Source extract >>
Mark-Anthony Kaye (born December 2, 1994) is a Canadian professional soccer player who plays as a midfielder for Major League Soccer club Toronto FC and the Canada national team.

Early life
Kaye was born in Toronto, Ontario, Canada and first began playing soccer with Wexford SC in Scarborough. He later played with Ajax SC, winning a provincial title in 2009, and Glen Shields SC and Bryst FA. He attended Elementary school at John Ross Robinson Public School and High School at Lawrence Park Collegiate Institute where he would play soccer, where he was twice named team MVP, as well as participating in cross country, and track and field.

University career
Kaye played two years of university soccer at York University between 2012 and 2013.  During his university career he played in 29 matches and scored 18 goals.  He was named OUA rookie of the year after his first year season and selected to the CIS all-Canadian second-team and the OUA first-team as a second year. York would win the OUA championship during his final season.

Jobs >>
1: According to the soccer player biography, at which university did Kaye play two years of university soccer?
2: From the soccer player biography, return the passage between "Mark-Anthony Kaye (born" and "Canada national team.", inclusive, copied word for word.
The data that comes next isn't required for anything here.

Dataset section >>
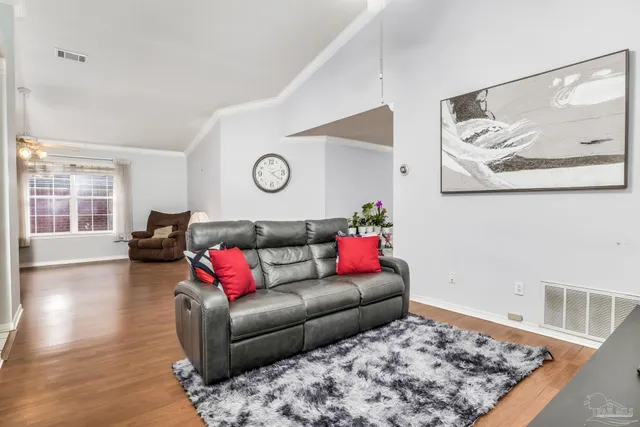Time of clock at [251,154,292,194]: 4:12
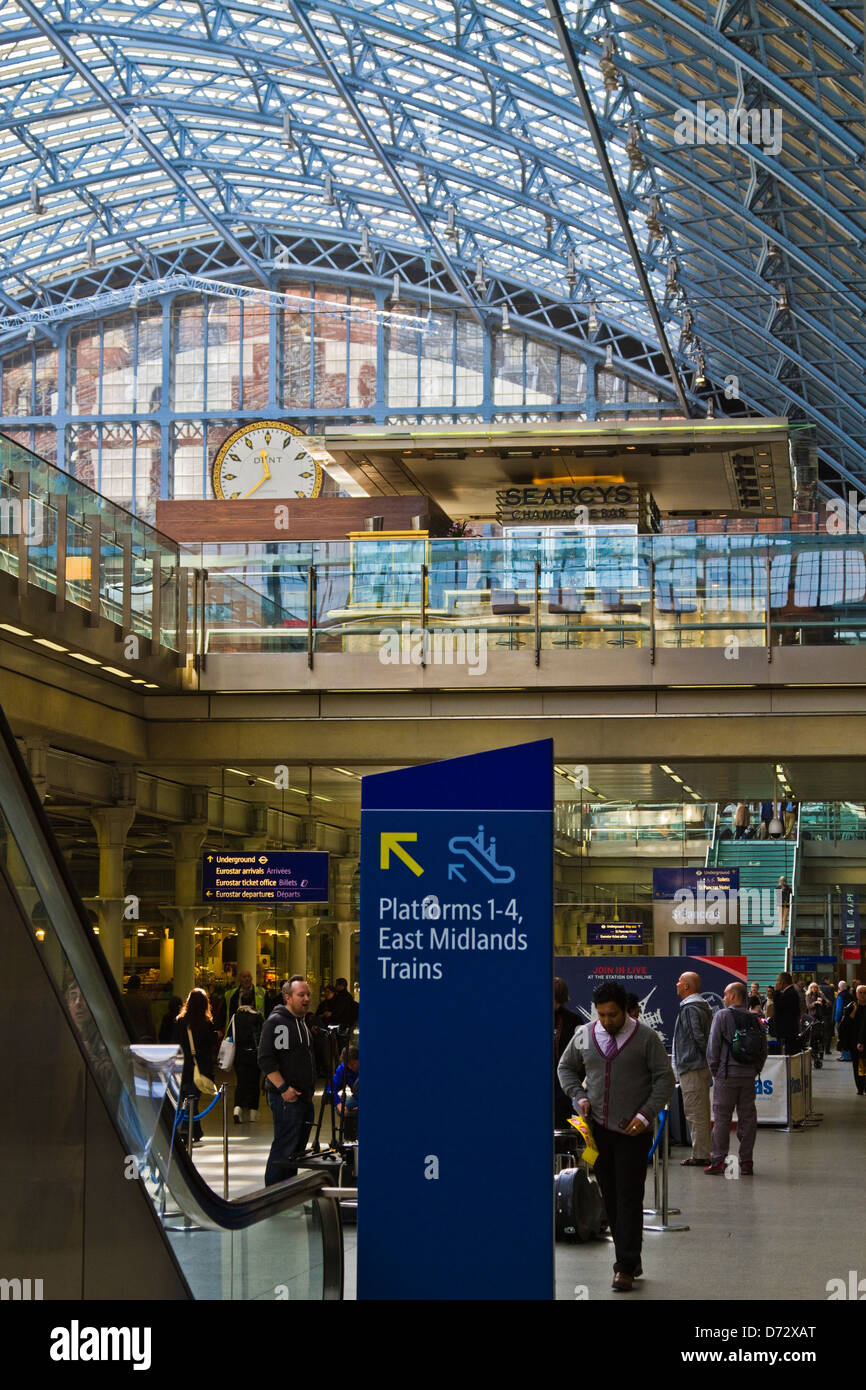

Problem solutions >>
1: York University

2:
Mark-Anthony Kaye (born December 2, 1994) is a Canadian professional soccer player who plays as a midfielder for Major League Soccer club Toronto FC and the Canada national team.